BEGIN

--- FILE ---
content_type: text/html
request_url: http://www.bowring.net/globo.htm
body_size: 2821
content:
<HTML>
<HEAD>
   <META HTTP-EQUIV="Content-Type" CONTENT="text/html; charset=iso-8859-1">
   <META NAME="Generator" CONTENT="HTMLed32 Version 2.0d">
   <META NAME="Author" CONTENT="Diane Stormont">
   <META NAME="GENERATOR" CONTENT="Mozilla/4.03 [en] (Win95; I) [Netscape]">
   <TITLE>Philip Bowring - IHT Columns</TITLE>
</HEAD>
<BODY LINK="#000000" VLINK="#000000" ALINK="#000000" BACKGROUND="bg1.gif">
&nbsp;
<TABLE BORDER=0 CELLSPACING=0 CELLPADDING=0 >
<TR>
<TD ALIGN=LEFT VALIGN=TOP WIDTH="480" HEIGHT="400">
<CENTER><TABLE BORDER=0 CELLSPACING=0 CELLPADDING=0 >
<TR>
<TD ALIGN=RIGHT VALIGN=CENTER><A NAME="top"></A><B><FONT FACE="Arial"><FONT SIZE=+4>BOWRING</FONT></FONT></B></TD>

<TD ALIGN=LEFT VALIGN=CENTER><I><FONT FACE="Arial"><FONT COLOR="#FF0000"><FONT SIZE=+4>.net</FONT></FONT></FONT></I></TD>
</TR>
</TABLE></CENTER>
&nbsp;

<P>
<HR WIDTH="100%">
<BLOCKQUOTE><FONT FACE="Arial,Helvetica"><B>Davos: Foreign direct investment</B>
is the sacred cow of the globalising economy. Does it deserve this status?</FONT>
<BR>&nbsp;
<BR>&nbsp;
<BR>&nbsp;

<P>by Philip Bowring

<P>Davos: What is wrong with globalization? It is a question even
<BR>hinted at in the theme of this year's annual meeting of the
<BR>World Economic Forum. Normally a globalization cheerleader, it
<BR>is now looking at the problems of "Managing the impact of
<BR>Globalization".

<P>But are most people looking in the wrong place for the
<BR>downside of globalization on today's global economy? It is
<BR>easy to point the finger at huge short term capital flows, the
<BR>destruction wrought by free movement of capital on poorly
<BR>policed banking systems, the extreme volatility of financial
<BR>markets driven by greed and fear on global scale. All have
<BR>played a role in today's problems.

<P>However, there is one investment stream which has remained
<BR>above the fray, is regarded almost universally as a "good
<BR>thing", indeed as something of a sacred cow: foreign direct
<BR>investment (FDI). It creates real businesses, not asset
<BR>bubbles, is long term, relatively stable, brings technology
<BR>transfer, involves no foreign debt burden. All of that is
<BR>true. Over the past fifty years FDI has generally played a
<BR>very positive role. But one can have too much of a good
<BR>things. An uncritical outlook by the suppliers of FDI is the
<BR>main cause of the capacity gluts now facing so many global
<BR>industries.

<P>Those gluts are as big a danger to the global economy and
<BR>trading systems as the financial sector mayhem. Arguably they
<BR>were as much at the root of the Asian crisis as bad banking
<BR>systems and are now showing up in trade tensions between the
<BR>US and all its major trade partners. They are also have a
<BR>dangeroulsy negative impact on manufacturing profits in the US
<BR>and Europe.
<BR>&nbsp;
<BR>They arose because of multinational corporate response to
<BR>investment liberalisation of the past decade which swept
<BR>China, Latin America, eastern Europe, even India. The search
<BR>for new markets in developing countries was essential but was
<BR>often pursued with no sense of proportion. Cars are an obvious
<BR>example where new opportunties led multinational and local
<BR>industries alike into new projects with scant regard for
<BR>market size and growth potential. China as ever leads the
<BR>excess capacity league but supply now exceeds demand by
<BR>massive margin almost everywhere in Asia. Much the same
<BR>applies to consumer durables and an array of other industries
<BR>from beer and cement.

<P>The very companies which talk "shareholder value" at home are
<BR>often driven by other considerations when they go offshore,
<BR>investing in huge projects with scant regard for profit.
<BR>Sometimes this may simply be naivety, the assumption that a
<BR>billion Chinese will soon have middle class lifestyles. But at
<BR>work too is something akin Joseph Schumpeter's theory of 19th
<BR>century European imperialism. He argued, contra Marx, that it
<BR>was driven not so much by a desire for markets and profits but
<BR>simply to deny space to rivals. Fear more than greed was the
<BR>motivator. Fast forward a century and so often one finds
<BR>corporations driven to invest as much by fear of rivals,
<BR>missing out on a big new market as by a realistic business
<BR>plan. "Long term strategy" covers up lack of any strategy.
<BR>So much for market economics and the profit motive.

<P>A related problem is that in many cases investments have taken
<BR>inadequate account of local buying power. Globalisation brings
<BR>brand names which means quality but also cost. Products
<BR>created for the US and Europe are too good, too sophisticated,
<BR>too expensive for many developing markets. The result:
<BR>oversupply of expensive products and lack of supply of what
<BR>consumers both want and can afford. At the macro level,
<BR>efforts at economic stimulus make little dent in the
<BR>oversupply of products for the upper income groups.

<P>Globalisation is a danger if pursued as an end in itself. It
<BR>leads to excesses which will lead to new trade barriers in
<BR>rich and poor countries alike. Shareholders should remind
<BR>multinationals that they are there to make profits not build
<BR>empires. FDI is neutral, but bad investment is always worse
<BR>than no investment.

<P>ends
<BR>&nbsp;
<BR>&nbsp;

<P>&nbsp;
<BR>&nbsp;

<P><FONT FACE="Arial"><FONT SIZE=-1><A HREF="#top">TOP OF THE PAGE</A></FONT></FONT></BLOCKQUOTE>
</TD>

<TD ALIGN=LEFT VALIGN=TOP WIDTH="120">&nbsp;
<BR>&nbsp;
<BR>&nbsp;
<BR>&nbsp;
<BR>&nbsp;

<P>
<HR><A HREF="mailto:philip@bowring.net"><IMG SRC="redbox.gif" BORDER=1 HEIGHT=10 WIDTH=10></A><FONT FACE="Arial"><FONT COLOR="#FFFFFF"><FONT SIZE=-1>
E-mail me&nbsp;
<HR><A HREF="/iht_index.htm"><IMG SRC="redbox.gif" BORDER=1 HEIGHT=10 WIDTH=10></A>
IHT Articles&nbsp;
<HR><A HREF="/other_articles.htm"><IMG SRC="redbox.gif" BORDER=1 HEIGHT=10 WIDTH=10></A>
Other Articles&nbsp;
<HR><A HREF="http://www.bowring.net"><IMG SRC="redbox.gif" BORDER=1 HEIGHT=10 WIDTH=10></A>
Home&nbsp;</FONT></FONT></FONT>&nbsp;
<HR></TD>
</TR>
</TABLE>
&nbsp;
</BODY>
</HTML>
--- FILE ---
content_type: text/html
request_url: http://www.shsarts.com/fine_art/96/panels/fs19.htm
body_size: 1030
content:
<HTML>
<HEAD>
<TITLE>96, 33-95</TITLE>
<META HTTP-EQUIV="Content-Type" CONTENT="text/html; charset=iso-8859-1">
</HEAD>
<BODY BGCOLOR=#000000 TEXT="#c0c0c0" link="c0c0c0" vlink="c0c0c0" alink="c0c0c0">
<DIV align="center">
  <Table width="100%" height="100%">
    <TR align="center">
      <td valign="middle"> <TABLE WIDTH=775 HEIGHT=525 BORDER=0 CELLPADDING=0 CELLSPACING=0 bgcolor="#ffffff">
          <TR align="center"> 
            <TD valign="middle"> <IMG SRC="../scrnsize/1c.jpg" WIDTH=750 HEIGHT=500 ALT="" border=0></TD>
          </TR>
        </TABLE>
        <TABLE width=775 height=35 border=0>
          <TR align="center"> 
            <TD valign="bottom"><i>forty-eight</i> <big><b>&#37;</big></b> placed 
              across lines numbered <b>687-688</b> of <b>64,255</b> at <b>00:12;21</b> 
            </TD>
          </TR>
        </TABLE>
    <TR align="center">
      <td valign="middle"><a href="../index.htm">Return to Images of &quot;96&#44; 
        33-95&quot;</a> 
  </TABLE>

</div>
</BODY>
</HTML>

END

* [HOW TO COMPLETE THIS TASK]
Transcribe the listing. Every line must match exactly.

* [YOUR SOLUTION]
--- FILE ---
content_type: text/html
request_url: http://www.bowring.net/globo.htm
body_size: 2821
content:
<HTML>
<HEAD>
   <META HTTP-EQUIV="Content-Type" CONTENT="text/html; charset=iso-8859-1">
   <META NAME="Generator" CONTENT="HTMLed32 Version 2.0d">
   <META NAME="Author" CONTENT="Diane Stormont">
   <META NAME="GENERATOR" CONTENT="Mozilla/4.03 [en] (Win95; I) [Netscape]">
   <TITLE>Philip Bowring - IHT Columns</TITLE>
</HEAD>
<BODY LINK="#000000" VLINK="#000000" ALINK="#000000" BACKGROUND="bg1.gif">
&nbsp;
<TABLE BORDER=0 CELLSPACING=0 CELLPADDING=0 >
<TR>
<TD ALIGN=LEFT VALIGN=TOP WIDTH="480" HEIGHT="400">
<CENTER><TABLE BORDER=0 CELLSPACING=0 CELLPADDING=0 >
<TR>
<TD ALIGN=RIGHT VALIGN=CENTER><A NAME="top"></A><B><FONT FACE="Arial"><FONT SIZE=+4>BOWRING</FONT></FONT></B></TD>

<TD ALIGN=LEFT VALIGN=CENTER><I><FONT FACE="Arial"><FONT COLOR="#FF0000"><FONT SIZE=+4>.net</FONT></FONT></FONT></I></TD>
</TR>
</TABLE></CENTER>
&nbsp;

<P>
<HR WIDTH="100%">
<BLOCKQUOTE><FONT FACE="Arial,Helvetica"><B>Davos: Foreign direct investment</B>
is the sacred cow of the globalising economy. Does it deserve this status?</FONT>
<BR>&nbsp;
<BR>&nbsp;
<BR>&nbsp;

<P>by Philip Bowring

<P>Davos: What is wrong with globalization? It is a question even
<BR>hinted at in the theme of this year's annual meeting of the
<BR>World Economic Forum. Normally a globalization cheerleader, it
<BR>is now looking at the problems of "Managing the impact of
<BR>Globalization".

<P>But are most people looking in the wrong place for the
<BR>downside of globalization on today's global economy? It is
<BR>easy to point the finger at huge short term capital flows, the
<BR>destruction wrought by free movement of capital on poorly
<BR>policed banking systems, the extreme volatility of financial
<BR>markets driven by greed and fear on global scale. All have
<BR>played a role in today's problems.

<P>However, there is one investment stream which has remained
<BR>above the fray, is regarded almost universally as a "good
<BR>thing", indeed as something of a sacred cow: foreign direct
<BR>investment (FDI). It creates real businesses, not asset
<BR>bubbles, is long term, relatively stable, brings technology
<BR>transfer, involves no foreign debt burden. All of that is
<BR>true. Over the past fifty years FDI has generally played a
<BR>very positive role. But one can have too much of a good
<BR>things. An uncritical outlook by the suppliers of FDI is the
<BR>main cause of the capacity gluts now facing so many global
<BR>industries.

<P>Those gluts are as big a danger to the global economy and
<BR>trading systems as the financial sector mayhem. Arguably they
<BR>were as much at the root of the Asian crisis as bad banking
<BR>systems and are now showing up in trade tensions between the
<BR>US and all its major trade partners. They are also have a
<BR>dangeroulsy negative impact on manufacturing profits in the US
<BR>and Europe.
<BR>&nbsp;
<BR>They arose because of multinational corporate response to
<BR>investment liberalisation of the past decade which swept
<BR>China, Latin America, eastern Europe, even India. The search
<BR>for new markets in developing countries was essential but was
<BR>often pursued with no sense of proportion. Cars are an obvious
<BR>example where new opportunties led multinational and local
<BR>industries alike into new projects with scant regard for
<BR>market size and growth potential. China as ever leads the
<BR>excess capacity league but supply now exceeds demand by
<BR>massive margin almost everywhere in Asia. Much the same
<BR>applies to consumer durables and an array of other industries
<BR>from beer and cement.

<P>The very companies which talk "shareholder value" at home are
<BR>often driven by other considerations when they go offshore,
<BR>investing in huge projects with scant regard for profit.
<BR>Sometimes this may simply be naivety, the assumption that a
<BR>billion Chinese will soon have middle class lifestyles. But at
<BR>work too is something akin Joseph Schumpeter's theory of 19th
<BR>century European imperialism. He argued, contra Marx, that it
<BR>was driven not so much by a desire for markets and profits but
<BR>simply to deny space to rivals. Fear more than greed was the
<BR>motivator. Fast forward a century and so often one finds
<BR>corporations driven to invest as much by fear of rivals,
<BR>missing out on a big new market as by a realistic business
<BR>plan. "Long term strategy" covers up lack of any strategy.
<BR>So much for market economics and the profit motive.

<P>A related problem is that in many cases investments have taken
<BR>inadequate account of local buying power. Globalisation brings
<BR>brand names which means quality but also cost. Products
<BR>created for the US and Europe are too good, too sophisticated,
<BR>too expensive for many developing markets. The result:
<BR>oversupply of expensive products and lack of supply of what
<BR>consumers both want and can afford. At the macro level,
<BR>efforts at economic stimulus make little dent in the
<BR>oversupply of products for the upper income groups.

<P>Globalisation is a danger if pursued as an end in itself. It
<BR>leads to excesses which will lead to new trade barriers in
<BR>rich and poor countries alike. Shareholders should remind
<BR>multinationals that they are there to make profits not build
<BR>empires. FDI is neutral, but bad investment is always worse
<BR>than no investment.

<P>ends
<BR>&nbsp;
<BR>&nbsp;

<P>&nbsp;
<BR>&nbsp;

<P><FONT FACE="Arial"><FONT SIZE=-1><A HREF="#top">TOP OF THE PAGE</A></FONT></FONT></BLOCKQUOTE>
</TD>

<TD ALIGN=LEFT VALIGN=TOP WIDTH="120">&nbsp;
<BR>&nbsp;
<BR>&nbsp;
<BR>&nbsp;
<BR>&nbsp;

<P>
<HR><A HREF="mailto:philip@bowring.net"><IMG SRC="redbox.gif" BORDER=1 HEIGHT=10 WIDTH=10></A><FONT FACE="Arial"><FONT COLOR="#FFFFFF"><FONT SIZE=-1>
E-mail me&nbsp;
<HR><A HREF="/iht_index.htm"><IMG SRC="redbox.gif" BORDER=1 HEIGHT=10 WIDTH=10></A>
IHT Articles&nbsp;
<HR><A HREF="/other_articles.htm"><IMG SRC="redbox.gif" BORDER=1 HEIGHT=10 WIDTH=10></A>
Other Articles&nbsp;
<HR><A HREF="http://www.bowring.net"><IMG SRC="redbox.gif" BORDER=1 HEIGHT=10 WIDTH=10></A>
Home&nbsp;</FONT></FONT></FONT>&nbsp;
<HR></TD>
</TR>
</TABLE>
&nbsp;
</BODY>
</HTML>
--- FILE ---
content_type: text/html
request_url: http://www.shsarts.com/fine_art/96/panels/fs19.htm
body_size: 1030
content:
<HTML>
<HEAD>
<TITLE>96, 33-95</TITLE>
<META HTTP-EQUIV="Content-Type" CONTENT="text/html; charset=iso-8859-1">
</HEAD>
<BODY BGCOLOR=#000000 TEXT="#c0c0c0" link="c0c0c0" vlink="c0c0c0" alink="c0c0c0">
<DIV align="center">
  <Table width="100%" height="100%">
    <TR align="center">
      <td valign="middle"> <TABLE WIDTH=775 HEIGHT=525 BORDER=0 CELLPADDING=0 CELLSPACING=0 bgcolor="#ffffff">
          <TR align="center"> 
            <TD valign="middle"> <IMG SRC="../scrnsize/1c.jpg" WIDTH=750 HEIGHT=500 ALT="" border=0></TD>
          </TR>
        </TABLE>
        <TABLE width=775 height=35 border=0>
          <TR align="center"> 
            <TD valign="bottom"><i>forty-eight</i> <big><b>&#37;</big></b> placed 
              across lines numbered <b>687-688</b> of <b>64,255</b> at <b>00:12;21</b> 
            </TD>
          </TR>
        </TABLE>
    <TR align="center">
      <td valign="middle"><a href="../index.htm">Return to Images of &quot;96&#44; 
        33-95&quot;</a> 
  </TABLE>

</div>
</BODY>
</HTML>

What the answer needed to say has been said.